Personal information
- Born: 30 October 1997 (age 28) Whangārei, New Zealand
- Height: 162 cm (5 ft 4 in)
- Weight: 60 kg (132 lb)

Sport
- Country: New Zealand
- Turned pro: 2013
- Coached by: Paul Hornsby
- Retired: Active
- Racquet used: Head

Women's singles
- Highest ranking: No. 83 (June 2018)
- Current ranking: No. 333 (November 2023)

= Abbie Palmer =

New Zealand squash player (born 1997)

Abbie Palmer (born 30 October 1997) is a New Zealand professional squash player. Her highest ranking was number 83 in the world in June 2018.

==Life and career==
Palmer was born in Whangārei, and attended Bream Bay College. She began playing squash at age 4 and was coached by Shelley Kitchen until 2011. At age 13 she was the youngest ever competitor selected for the New Zealand under-19 girls team to compete at the 2011 World Junior Squash Championships.

In 2015 she won the under-19s title at the New Zealand North Island Junior Age Group Champs, prior to competing at the World Junior Squash Championship in the Netherlands. At the 2015 Commonwealth Youth Games in that year she won a silver medal in the women's doubles and a bronze medal in mixed doubles.

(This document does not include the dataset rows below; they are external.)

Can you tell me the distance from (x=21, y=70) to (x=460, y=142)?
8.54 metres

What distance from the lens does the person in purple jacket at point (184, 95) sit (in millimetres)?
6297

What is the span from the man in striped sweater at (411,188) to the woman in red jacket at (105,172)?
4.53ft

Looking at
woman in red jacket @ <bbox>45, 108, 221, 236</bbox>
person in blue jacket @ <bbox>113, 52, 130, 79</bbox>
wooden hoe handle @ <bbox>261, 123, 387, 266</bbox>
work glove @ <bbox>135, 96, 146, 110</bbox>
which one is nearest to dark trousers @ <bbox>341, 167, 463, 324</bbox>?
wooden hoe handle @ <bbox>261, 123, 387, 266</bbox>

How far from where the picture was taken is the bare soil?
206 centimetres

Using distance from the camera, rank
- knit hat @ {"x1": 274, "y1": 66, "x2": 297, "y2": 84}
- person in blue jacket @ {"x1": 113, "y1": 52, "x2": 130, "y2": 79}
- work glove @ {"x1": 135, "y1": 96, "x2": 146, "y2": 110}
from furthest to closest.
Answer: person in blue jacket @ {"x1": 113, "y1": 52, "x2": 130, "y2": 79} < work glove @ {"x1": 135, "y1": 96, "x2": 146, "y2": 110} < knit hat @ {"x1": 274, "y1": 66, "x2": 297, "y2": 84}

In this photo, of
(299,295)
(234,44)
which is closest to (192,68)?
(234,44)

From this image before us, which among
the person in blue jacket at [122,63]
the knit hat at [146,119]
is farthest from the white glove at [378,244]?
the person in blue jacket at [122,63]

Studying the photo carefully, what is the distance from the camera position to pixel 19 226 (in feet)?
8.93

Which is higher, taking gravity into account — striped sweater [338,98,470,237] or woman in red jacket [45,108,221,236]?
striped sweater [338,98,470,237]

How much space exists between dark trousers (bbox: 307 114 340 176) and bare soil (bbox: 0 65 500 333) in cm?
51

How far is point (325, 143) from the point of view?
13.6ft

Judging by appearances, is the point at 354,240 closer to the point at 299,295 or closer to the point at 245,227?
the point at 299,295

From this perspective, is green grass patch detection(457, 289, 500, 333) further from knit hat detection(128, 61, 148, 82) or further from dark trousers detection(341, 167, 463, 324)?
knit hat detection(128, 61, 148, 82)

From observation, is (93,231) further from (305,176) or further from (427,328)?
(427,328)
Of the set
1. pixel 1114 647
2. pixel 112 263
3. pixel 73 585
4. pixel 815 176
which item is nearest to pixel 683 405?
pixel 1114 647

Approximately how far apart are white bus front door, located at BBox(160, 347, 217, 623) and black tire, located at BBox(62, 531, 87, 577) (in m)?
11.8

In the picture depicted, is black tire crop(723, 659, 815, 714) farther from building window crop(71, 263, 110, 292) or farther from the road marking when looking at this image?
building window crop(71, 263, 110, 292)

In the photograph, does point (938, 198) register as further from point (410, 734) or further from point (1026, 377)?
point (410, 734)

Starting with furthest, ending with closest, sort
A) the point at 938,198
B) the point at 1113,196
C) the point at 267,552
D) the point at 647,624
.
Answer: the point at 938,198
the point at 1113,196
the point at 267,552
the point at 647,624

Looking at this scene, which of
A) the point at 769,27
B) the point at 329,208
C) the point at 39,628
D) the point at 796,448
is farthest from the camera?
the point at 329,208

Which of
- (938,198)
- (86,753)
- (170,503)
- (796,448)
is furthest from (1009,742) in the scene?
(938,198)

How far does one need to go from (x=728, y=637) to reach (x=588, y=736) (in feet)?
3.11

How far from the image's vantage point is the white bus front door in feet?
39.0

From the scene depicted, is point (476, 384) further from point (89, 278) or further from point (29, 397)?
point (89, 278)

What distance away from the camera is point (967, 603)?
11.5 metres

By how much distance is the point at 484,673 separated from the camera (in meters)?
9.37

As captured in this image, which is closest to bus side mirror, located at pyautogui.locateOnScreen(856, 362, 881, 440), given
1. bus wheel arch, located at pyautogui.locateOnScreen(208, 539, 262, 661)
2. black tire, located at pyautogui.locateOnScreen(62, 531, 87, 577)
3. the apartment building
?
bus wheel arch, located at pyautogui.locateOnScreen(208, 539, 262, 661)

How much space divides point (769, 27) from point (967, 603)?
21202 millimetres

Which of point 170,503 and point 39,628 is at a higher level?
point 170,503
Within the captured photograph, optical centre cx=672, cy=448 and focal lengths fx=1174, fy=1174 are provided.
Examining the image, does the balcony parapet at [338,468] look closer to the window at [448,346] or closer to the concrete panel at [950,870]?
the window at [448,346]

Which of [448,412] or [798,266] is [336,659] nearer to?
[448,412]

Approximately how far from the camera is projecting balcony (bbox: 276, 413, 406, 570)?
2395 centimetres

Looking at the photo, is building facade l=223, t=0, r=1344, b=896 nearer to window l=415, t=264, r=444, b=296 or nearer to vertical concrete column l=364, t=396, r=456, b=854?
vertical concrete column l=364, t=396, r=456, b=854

In 2018 she was named in New Zealand's team for the World Squash Championships after placing third in New Zealand's national championships and being part of the winning teams for New Zealand women's doubles and mixed doubles. In 2022 she was named in New Zealand's team for the 2022 Commonwealth Games, forming a doubles team with Kaitlyn Watts. They were knocked out in the round of 16 and did not make the quarter-finals. As of 2023 she was ranked 178 in the world.